Odelia is another one of Bishop’s women and, for some reason, she wants to marry him. That’s why we’re here with our elbows in each other’s ears. We all slide out the door, careful not to come out in a slithering bunch, dropping one by one into the snow in our pumps and stockings and silky dresses, all covered over with our crappy everyday overcoats. The bride-to-be is holding her wedding dress up high, to keep it out of the snow, and you can clearly see her elaborate black panties through the tight white hose. The sight reminds me of someone’s face crammed against a window. She stares down in horror at the place where her legs disappear into the snow.
“Mother!” she wails.
This isn’t the only wedding we’ve attended lately. There was the one in the fall — me in my horrible pink dress, which barely fits me now I’m fifteen, and Andrew in his oversized powder-blue suit. Heather, a friend of my mother’s, was getting married for the second time, this time to a Scottish guy with an accent so thick he must have stepped right off the hillside and onto a plane bound for Canada. The church was unheated, unadorned grey stone with a huge oak altar at the front and a life-sized oak cross beyond. It put you in mind of a cold-storage room. We huddled in the front pews and my father blew his nose and the honk echoed around the walls. Then bagpipes bawled in the hallway, making our hair stand on end. We couldn’t understand a word of the service because the minister mumbled; the groom was paralyzed and had to be coaxed; the bride giggled her vows and pointed her toe behind her when kissed.
Finally, the bagpipes harried us all out of the church and into the autumn leaves, where we stood around under a lopsided tent, our noses running and our lips blue. The groom’s father sat down with us and enthused incomprehensibly, his voice
rumbling, his rough hands spread out on the table like two grey steaks. I thought my mother might enjoy herself, seeing as it was a Scottish wedding. On her side, our family is all Highland people. But she hated it, especially the kissing and the pointing toe.
“Heather used to be so forceful in school,” my mother said. “What in the world happens to people?”

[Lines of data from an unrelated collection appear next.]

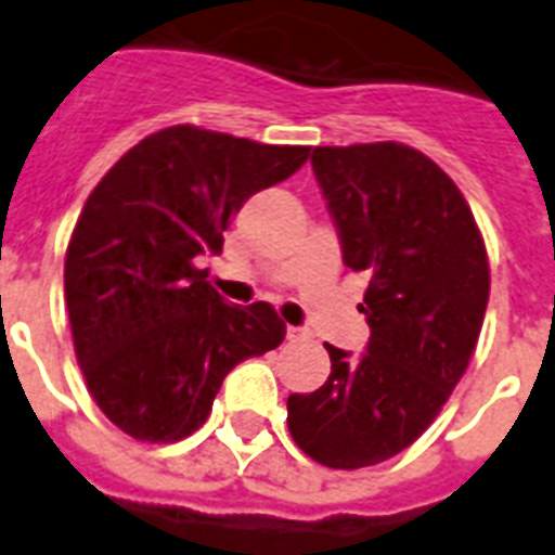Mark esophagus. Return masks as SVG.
<instances>
[{"instance_id":"1","label":"esophagus","mask_w":555,"mask_h":555,"mask_svg":"<svg viewBox=\"0 0 555 555\" xmlns=\"http://www.w3.org/2000/svg\"><path fill=\"white\" fill-rule=\"evenodd\" d=\"M287 339L291 343H299V339H308V331L296 328V325H287Z\"/></svg>"}]
</instances>
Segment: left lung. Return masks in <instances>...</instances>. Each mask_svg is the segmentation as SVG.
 <instances>
[{
	"label": "left lung",
	"mask_w": 555,
	"mask_h": 555,
	"mask_svg": "<svg viewBox=\"0 0 555 555\" xmlns=\"http://www.w3.org/2000/svg\"><path fill=\"white\" fill-rule=\"evenodd\" d=\"M343 259L369 276V351L328 346L331 374L287 397L296 447L331 469L395 457L461 383L490 299V259L464 192L405 143L317 146L311 155Z\"/></svg>",
	"instance_id": "1"
}]
</instances>
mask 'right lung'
<instances>
[{
	"instance_id": "obj_1",
	"label": "right lung",
	"mask_w": 555,
	"mask_h": 555,
	"mask_svg": "<svg viewBox=\"0 0 555 555\" xmlns=\"http://www.w3.org/2000/svg\"><path fill=\"white\" fill-rule=\"evenodd\" d=\"M308 155L181 124L134 143L91 190L65 250V305L86 386L129 438H190L221 379L282 346L273 305L224 302L198 256L221 253L244 201Z\"/></svg>"
}]
</instances>
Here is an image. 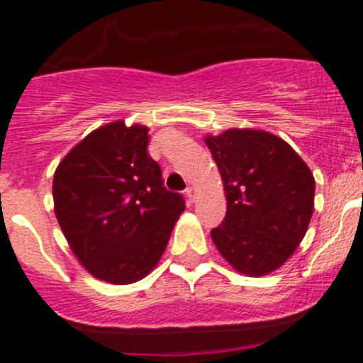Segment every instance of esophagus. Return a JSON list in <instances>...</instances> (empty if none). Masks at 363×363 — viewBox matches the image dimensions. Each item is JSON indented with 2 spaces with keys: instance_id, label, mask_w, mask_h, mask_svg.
<instances>
[{
  "instance_id": "esophagus-1",
  "label": "esophagus",
  "mask_w": 363,
  "mask_h": 363,
  "mask_svg": "<svg viewBox=\"0 0 363 363\" xmlns=\"http://www.w3.org/2000/svg\"><path fill=\"white\" fill-rule=\"evenodd\" d=\"M186 195H188V199L191 200V202H195V200H196V189L191 186V188L186 189Z\"/></svg>"
}]
</instances>
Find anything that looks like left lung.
<instances>
[{
	"instance_id": "8db88e82",
	"label": "left lung",
	"mask_w": 363,
	"mask_h": 363,
	"mask_svg": "<svg viewBox=\"0 0 363 363\" xmlns=\"http://www.w3.org/2000/svg\"><path fill=\"white\" fill-rule=\"evenodd\" d=\"M221 174L225 221L211 232L223 258L240 274L267 276L302 242L314 208V177L288 142L263 130L207 135Z\"/></svg>"
}]
</instances>
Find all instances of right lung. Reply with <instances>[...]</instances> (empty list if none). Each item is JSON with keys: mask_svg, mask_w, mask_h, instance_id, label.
Masks as SVG:
<instances>
[{"mask_svg": "<svg viewBox=\"0 0 363 363\" xmlns=\"http://www.w3.org/2000/svg\"><path fill=\"white\" fill-rule=\"evenodd\" d=\"M147 131L124 121L100 126L54 174V212L69 250L91 276L111 284L137 283L158 265L186 208L147 155Z\"/></svg>", "mask_w": 363, "mask_h": 363, "instance_id": "add662e5", "label": "right lung"}]
</instances>
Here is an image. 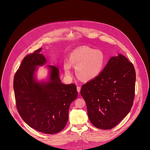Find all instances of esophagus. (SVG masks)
<instances>
[{
	"label": "esophagus",
	"mask_w": 150,
	"mask_h": 150,
	"mask_svg": "<svg viewBox=\"0 0 150 150\" xmlns=\"http://www.w3.org/2000/svg\"><path fill=\"white\" fill-rule=\"evenodd\" d=\"M77 92H79V93H80V91H81V88H80V86H77Z\"/></svg>",
	"instance_id": "esophagus-1"
}]
</instances>
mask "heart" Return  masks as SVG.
<instances>
[{
  "label": "heart",
  "instance_id": "1",
  "mask_svg": "<svg viewBox=\"0 0 150 150\" xmlns=\"http://www.w3.org/2000/svg\"><path fill=\"white\" fill-rule=\"evenodd\" d=\"M106 64V57L99 49L81 46L74 49L69 55V61L64 62L65 75L72 76L71 66L76 68L77 77L83 81H90L99 76Z\"/></svg>",
  "mask_w": 150,
  "mask_h": 150
}]
</instances>
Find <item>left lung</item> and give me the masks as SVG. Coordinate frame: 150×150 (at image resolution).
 <instances>
[{"label":"left lung","mask_w":150,"mask_h":150,"mask_svg":"<svg viewBox=\"0 0 150 150\" xmlns=\"http://www.w3.org/2000/svg\"><path fill=\"white\" fill-rule=\"evenodd\" d=\"M135 82V70L128 59L121 54L111 57L100 74L81 89L92 125L101 129L117 125L133 105Z\"/></svg>","instance_id":"1"}]
</instances>
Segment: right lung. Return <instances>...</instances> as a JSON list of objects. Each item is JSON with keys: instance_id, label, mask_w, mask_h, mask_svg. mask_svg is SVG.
I'll use <instances>...</instances> for the list:
<instances>
[{"instance_id": "obj_1", "label": "right lung", "mask_w": 150, "mask_h": 150, "mask_svg": "<svg viewBox=\"0 0 150 150\" xmlns=\"http://www.w3.org/2000/svg\"><path fill=\"white\" fill-rule=\"evenodd\" d=\"M42 49L24 58L14 78V91L18 111L25 122L39 132L52 134L64 128L70 104L78 93L75 84L61 82L58 66H46L47 78L38 80V67L47 64Z\"/></svg>"}]
</instances>
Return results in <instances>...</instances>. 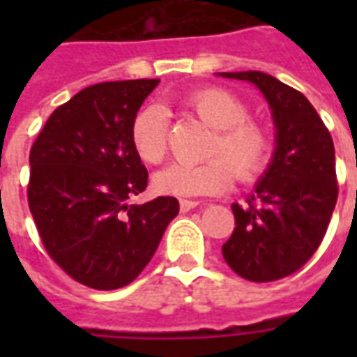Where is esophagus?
Wrapping results in <instances>:
<instances>
[{"label": "esophagus", "mask_w": 357, "mask_h": 357, "mask_svg": "<svg viewBox=\"0 0 357 357\" xmlns=\"http://www.w3.org/2000/svg\"><path fill=\"white\" fill-rule=\"evenodd\" d=\"M199 204H201L199 201H189V199H181V201H179V208H181V212H189V210L197 208Z\"/></svg>", "instance_id": "1"}]
</instances>
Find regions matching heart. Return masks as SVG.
<instances>
[{
	"instance_id": "b5f03b06",
	"label": "heart",
	"mask_w": 357,
	"mask_h": 357,
	"mask_svg": "<svg viewBox=\"0 0 357 357\" xmlns=\"http://www.w3.org/2000/svg\"><path fill=\"white\" fill-rule=\"evenodd\" d=\"M187 110L214 128L208 158L201 164L174 162L155 176L160 193L176 197L218 195L239 181L258 178L269 162L271 139L262 124L248 120V109L224 88H202L187 95ZM132 145L143 162L160 164L168 155V124L160 107L149 105L132 122Z\"/></svg>"
}]
</instances>
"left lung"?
Masks as SVG:
<instances>
[{"mask_svg": "<svg viewBox=\"0 0 357 357\" xmlns=\"http://www.w3.org/2000/svg\"><path fill=\"white\" fill-rule=\"evenodd\" d=\"M255 84L271 107L275 153L247 204H231L235 229L222 252L243 279L268 283L298 271L321 245L337 204L335 145L304 95L258 70L222 73Z\"/></svg>", "mask_w": 357, "mask_h": 357, "instance_id": "left-lung-1", "label": "left lung"}]
</instances>
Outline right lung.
<instances>
[{
	"label": "right lung",
	"instance_id": "add662e5",
	"mask_svg": "<svg viewBox=\"0 0 357 357\" xmlns=\"http://www.w3.org/2000/svg\"><path fill=\"white\" fill-rule=\"evenodd\" d=\"M158 80L102 82L53 110L30 149L28 206L43 247L74 281L97 291L130 284L178 216L174 197L128 204L149 174L132 122Z\"/></svg>",
	"mask_w": 357,
	"mask_h": 357
}]
</instances>
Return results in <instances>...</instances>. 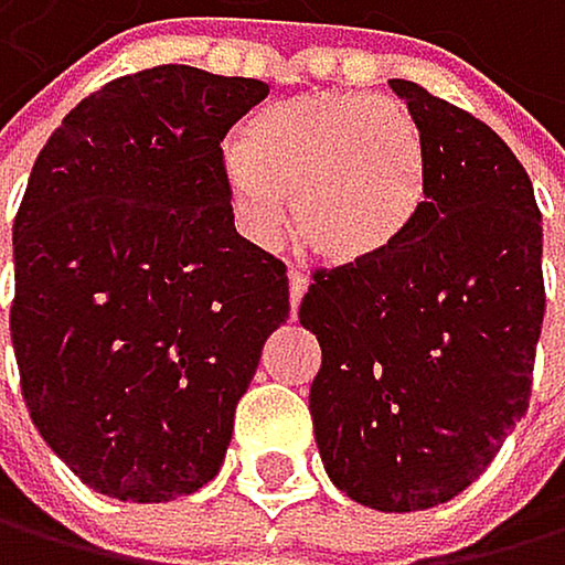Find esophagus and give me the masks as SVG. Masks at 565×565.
<instances>
[{"instance_id": "esophagus-1", "label": "esophagus", "mask_w": 565, "mask_h": 565, "mask_svg": "<svg viewBox=\"0 0 565 565\" xmlns=\"http://www.w3.org/2000/svg\"><path fill=\"white\" fill-rule=\"evenodd\" d=\"M306 288H309V277L301 274V270H291V274H288V298H291V312L298 309V301H301V295H306Z\"/></svg>"}]
</instances>
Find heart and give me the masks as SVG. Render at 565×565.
<instances>
[{
	"label": "heart",
	"mask_w": 565,
	"mask_h": 565,
	"mask_svg": "<svg viewBox=\"0 0 565 565\" xmlns=\"http://www.w3.org/2000/svg\"><path fill=\"white\" fill-rule=\"evenodd\" d=\"M243 222L274 235L291 198L295 239L333 267L396 249L427 204V145L413 110L375 93H301L259 114L228 152Z\"/></svg>",
	"instance_id": "heart-1"
}]
</instances>
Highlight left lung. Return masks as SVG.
Masks as SVG:
<instances>
[{
	"instance_id": "left-lung-1",
	"label": "left lung",
	"mask_w": 565,
	"mask_h": 565,
	"mask_svg": "<svg viewBox=\"0 0 565 565\" xmlns=\"http://www.w3.org/2000/svg\"><path fill=\"white\" fill-rule=\"evenodd\" d=\"M427 145L406 239L316 270L298 319L322 347L309 413L322 466L375 511H427L476 482L532 399L545 316L542 211L507 141L392 78Z\"/></svg>"
}]
</instances>
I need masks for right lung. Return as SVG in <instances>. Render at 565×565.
Masks as SVG:
<instances>
[{"instance_id":"1","label":"right lung","mask_w":565,"mask_h":565,"mask_svg":"<svg viewBox=\"0 0 565 565\" xmlns=\"http://www.w3.org/2000/svg\"><path fill=\"white\" fill-rule=\"evenodd\" d=\"M270 86L156 65L89 93L30 169L9 333L33 427L104 497L218 476L288 319V270L235 232L222 141Z\"/></svg>"}]
</instances>
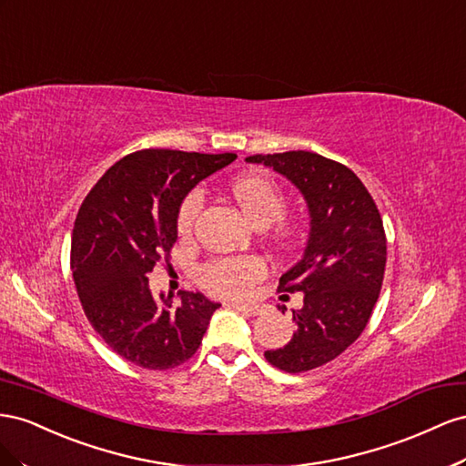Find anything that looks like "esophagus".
I'll use <instances>...</instances> for the list:
<instances>
[{"label": "esophagus", "mask_w": 466, "mask_h": 466, "mask_svg": "<svg viewBox=\"0 0 466 466\" xmlns=\"http://www.w3.org/2000/svg\"><path fill=\"white\" fill-rule=\"evenodd\" d=\"M234 309H238V310H242V312H246V314H259L261 310H263V307H259V304H234Z\"/></svg>", "instance_id": "obj_1"}]
</instances>
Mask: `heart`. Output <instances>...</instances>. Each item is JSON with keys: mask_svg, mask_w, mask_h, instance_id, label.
<instances>
[{"mask_svg": "<svg viewBox=\"0 0 466 466\" xmlns=\"http://www.w3.org/2000/svg\"><path fill=\"white\" fill-rule=\"evenodd\" d=\"M232 195L256 226H269L281 220L289 197L273 177L248 174L232 183ZM205 207V193L191 189L177 208L176 226L179 236H191ZM279 238L285 246L297 240V230L289 224L279 226ZM265 275V261L258 256H218L198 268V285L215 297H244Z\"/></svg>", "mask_w": 466, "mask_h": 466, "instance_id": "obj_1", "label": "heart"}]
</instances>
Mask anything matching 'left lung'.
Masks as SVG:
<instances>
[{"instance_id":"8db88e82","label":"left lung","mask_w":466,"mask_h":466,"mask_svg":"<svg viewBox=\"0 0 466 466\" xmlns=\"http://www.w3.org/2000/svg\"><path fill=\"white\" fill-rule=\"evenodd\" d=\"M297 185L310 210L304 258L279 279V290L304 292L292 312L297 331L265 359L285 373H304L329 363L361 336L380 295L387 268V234L363 181L334 159L314 152L256 154Z\"/></svg>"}]
</instances>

She says “people” but she means women. It’s not the emotion of a wedding that bothers my mother, it’s the ceremony itself, the sheer optimism of it, as if she’s the only one who knows we’re all on the Titanic. She’s superstitious, secretly superstitious about everything. She thinks of luck as a malevolent, watchful thing, always present in your life. But it’s not just bad luck that scares her — there’s something else, something worse. In this way she is unlike any of her friends.
Gracey the librarian, for instance, is frustrated that none of her girls are old enough to get married. Angela and Gina are eight and twelve. But Gracey plans ahead; she already has a strong inclination towards blue for the bridesmaids.
“Blue’s unusual, I know,” she tells my mother over the phone, “but my Gina likes blue.”
“Gina’s a baby,” says my mother. “She doesn’t even have her period yet.” Andrew, who has been listening, turns white and then red.